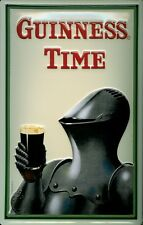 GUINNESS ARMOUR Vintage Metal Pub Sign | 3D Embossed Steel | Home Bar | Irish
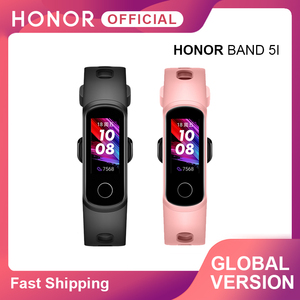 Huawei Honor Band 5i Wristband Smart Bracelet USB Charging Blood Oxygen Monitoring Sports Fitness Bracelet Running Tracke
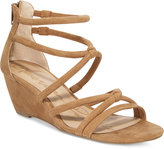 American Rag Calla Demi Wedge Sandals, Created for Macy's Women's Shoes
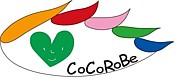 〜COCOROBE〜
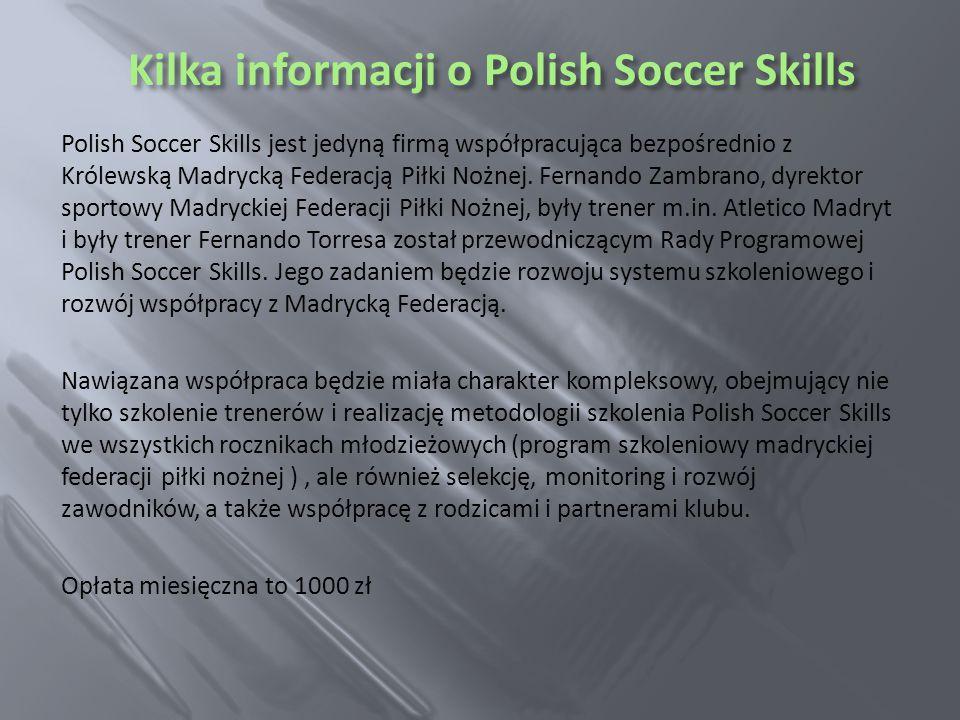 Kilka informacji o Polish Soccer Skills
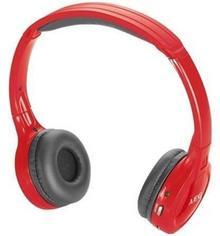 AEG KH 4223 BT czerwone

* **What you need to do**: Wherever a picture appears in the data, please drop it and retype the rest exactly.

* **Written answer**:
 GUINNESS ARMOUR Vintage Metal Pub Sign | 3D Embossed Steel | Home Bar | Irish
 Huawei Honor Band 5i Wristband Smart Bracelet USB Charging Blood Oxygen Monitoring Sports Fitness Bracelet Running Tracke
 American Rag Calla Demi Wedge Sandals, Created for Macy's Women's Shoes
 〜COCOROBE〜
 Kilka informacji o Polish Soccer Skills
 AEG KH 4223 BT czerwone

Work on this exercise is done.